En février 2016, le Conseil des Administrateurs de la Banque mondiale approuvait un financement d’un montant total de 30 millions de dollars sous forme de crédit en faveur du Projet de gouvernance économique et de participation citoyenne du Burkina Faso.
Habibou Tapsoba y est chargée de la gouvernance. Pour elle, il ne faut pas voir dans l’intérêt manifesté pour ce ministère de « l’inquisition » mais plutôt une nécessité de « situer les responsabilités au niveau de la passation des marchés, de la gestion du contrat par les attributaires et au niveau de la collaboration avec les populations riveraines en vue de l’amélioration de la réalisation de projets routiers ».
Le conseiller technique du ministre des infrastructures, Michel Kafando trouve en effet qu’« il y a des analyses très pertinentes ». Cependant, il relativise pour le temps écoulé entre les différentes étapes (la période entre le lancement et le début exécutif des travaux) vers la réalisation des travaux routiers.

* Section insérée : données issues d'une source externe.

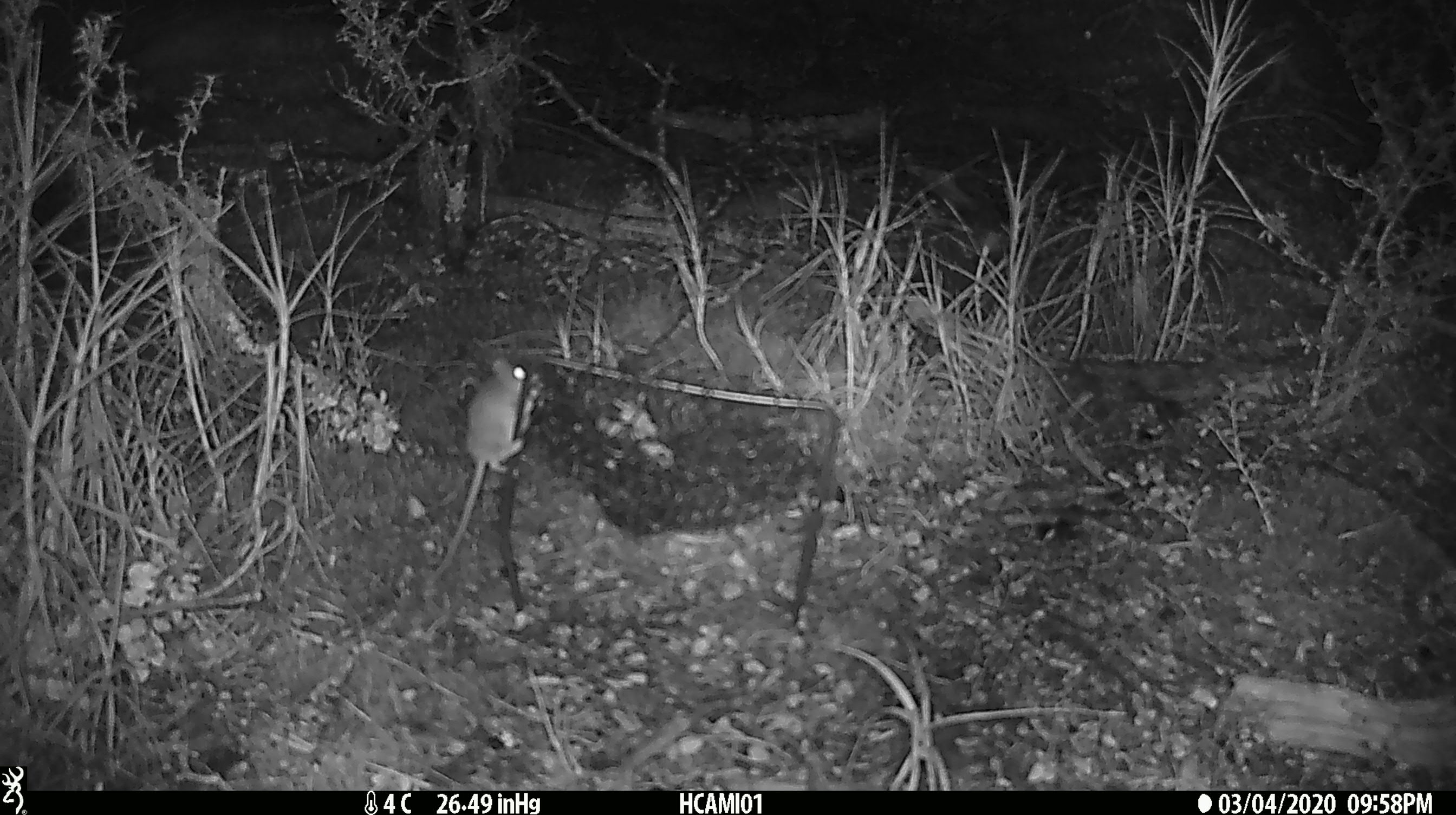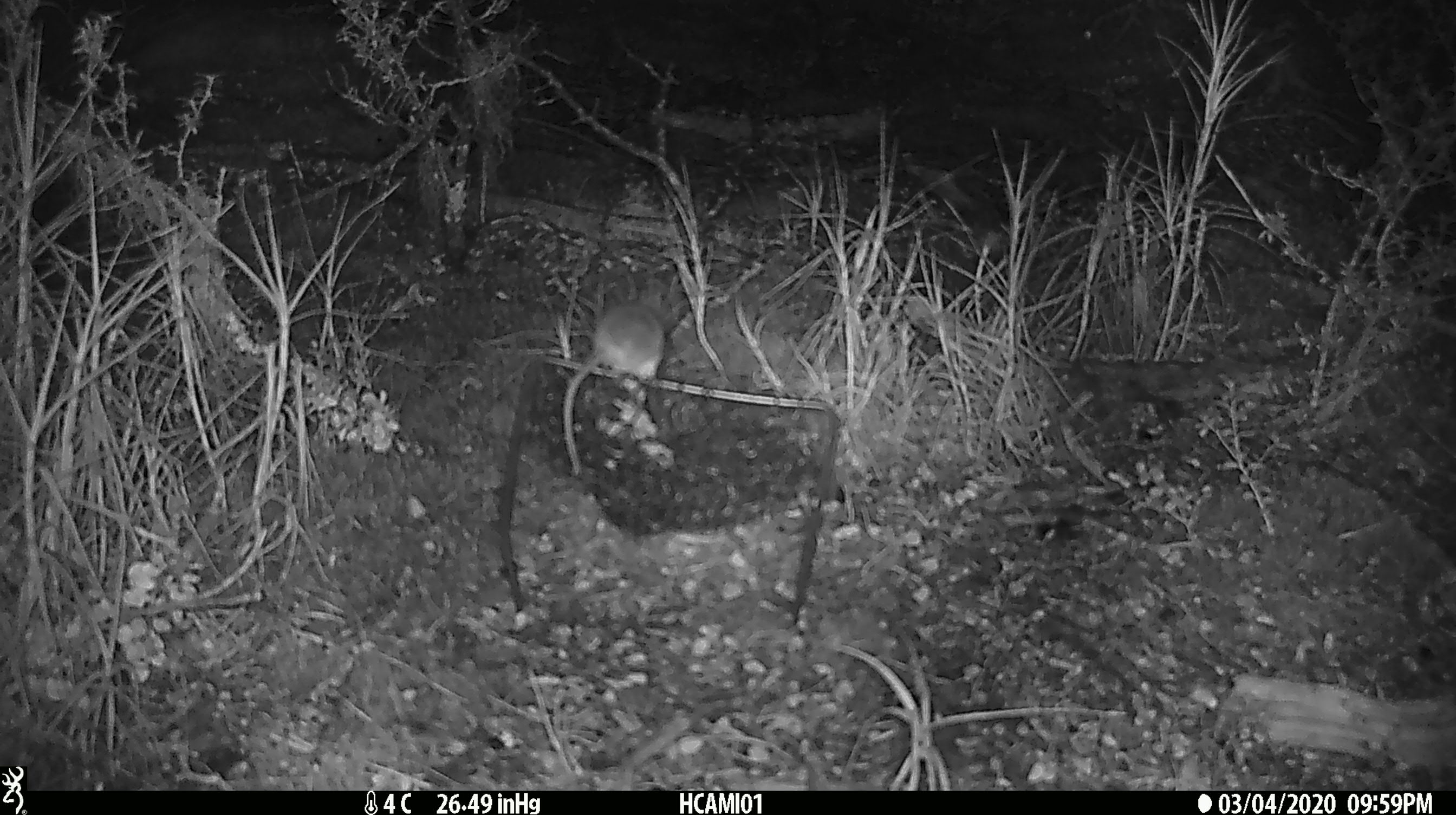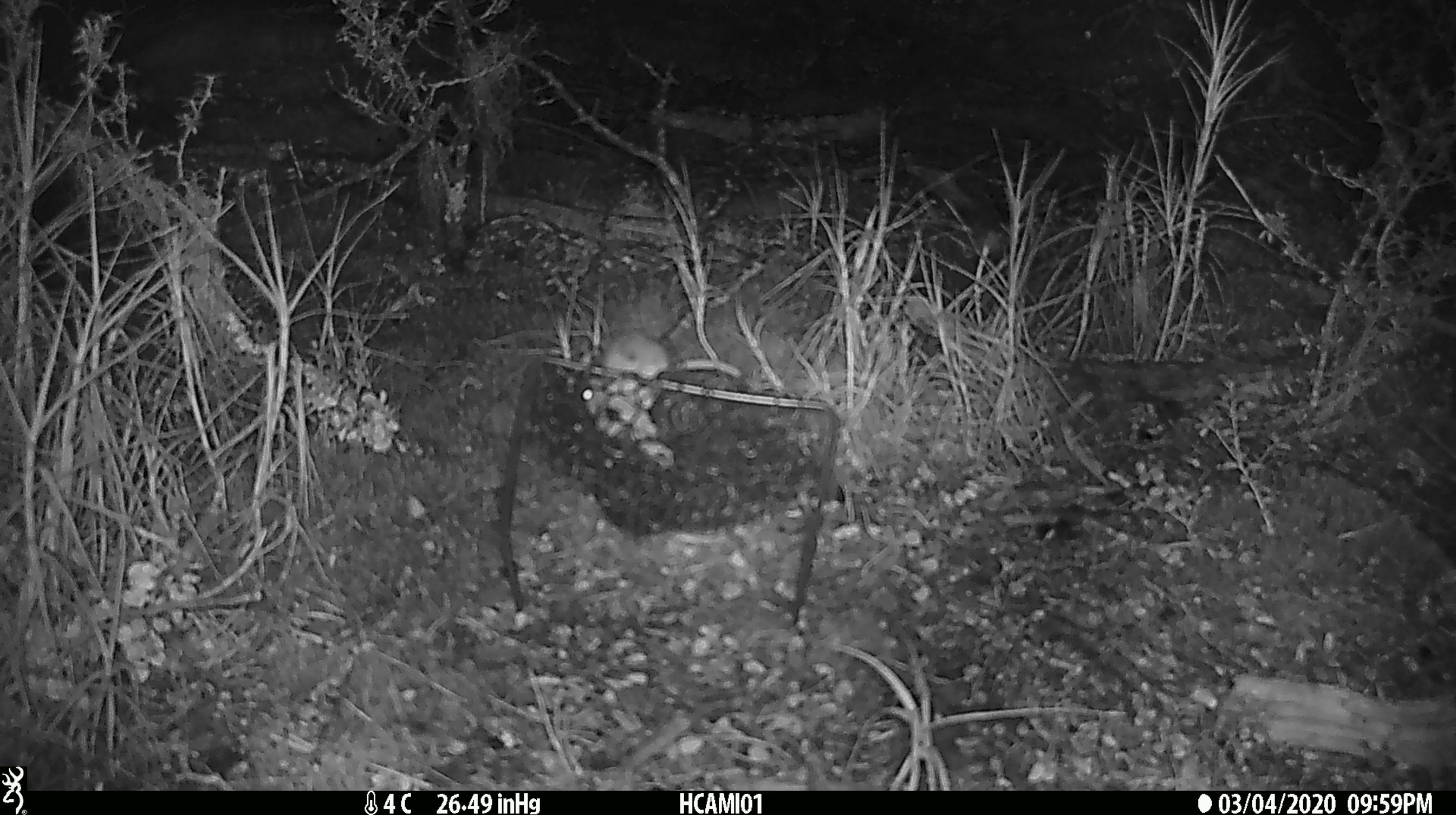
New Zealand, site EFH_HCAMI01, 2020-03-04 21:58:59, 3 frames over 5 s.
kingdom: Animalia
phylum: Chordata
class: Mammalia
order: Rodentia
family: Muridae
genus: Mus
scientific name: Mus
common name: mouse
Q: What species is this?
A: Mouse (Mus).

« C’est vrai. Il est arrivé que dans beaucoup de projets, il y ait un temps assez long qui sépare ces deux actions. C’est une question qui a toujours interpellé le ministère ». Il dit « apprécier positivement ce contenu (qui) aura une valeur ajoutée dans l’amélioration des choses » certes, mais il émettra un bémol. « Pour certaines récriminations particulièrement, je note qu’il y a un peu de sévérité mais tout dépend de l’explication qu’on peut donner. Ce sont de gros chantiers ».
Dans les communes traversées par les tronçons concernés par l’étude du REN-LAC, les édiles ne cachent pas leur satisfaction. Fidèle Kalanfé Damba Ouoba est le maire de la commune de Kantchari située sur le tronçon Kantchari-Diapaga-Tansarga-frontière du Bénin dont le lancement des travaux est intervenu le 19 décembre 2017.
Le lot 1 (Kantchari-Diapaga) attribué à SOROUBAT qui n’a jusqu’ici installé que sa base. « A ce jour, rapporte l’édile, les choses sont en train de s’installer au fur et à mesure. On espère que les choses vont aller comme on le souhaite ».
Dans la commune de Gogo située sur l’axe Manga-Zabré (route nationale 29), l’entreprise l’Africain des Travaux Publics SA (ATP-SA) n’est pas plus avancée non plus. « Ça avance légèrement », informe le maire Bernard Goda.
Les travaux de l’axe Kantchari-Diapaga-Tansarga-frontière du Bénin, « un projet très important » aux yeux de Fidèle Kalanfé Damba Ouoba. Et pour cause ! « La route permettra de relier Kantchari jusqu’au Bénin. Du coup, ceux qui ont des déplacements à faire sur le Bénin ne seront plus obligés de passer par Fada-Nadiagou-Tanguetta. A partir de cette route, ils pourraient facilement rejoindre Cotonou, voire même Lagos au Nigéria et avec une distance minimale par rapport à l’autre voie ».
L’étude motivée par les réalisations dégradées avant réception, la fréquence des avenants, les soupçons de corruption (de l’attribution à l’exécution) est bien perçue par les deux maires dont les communes sont bénéficiaires.
« La fin des travaux, nous l’attendons avec impatience. Nous avons besoin d’une voie de qualité de sorte qu’on ne soit pas en train de reprendre les travaux dans les années à venir. Il faut concilier efficacité et efficience et qu’à la fin nous ayons des travaux de qualité au grand bonheur de nos populations », plaide le maire de Kantchari.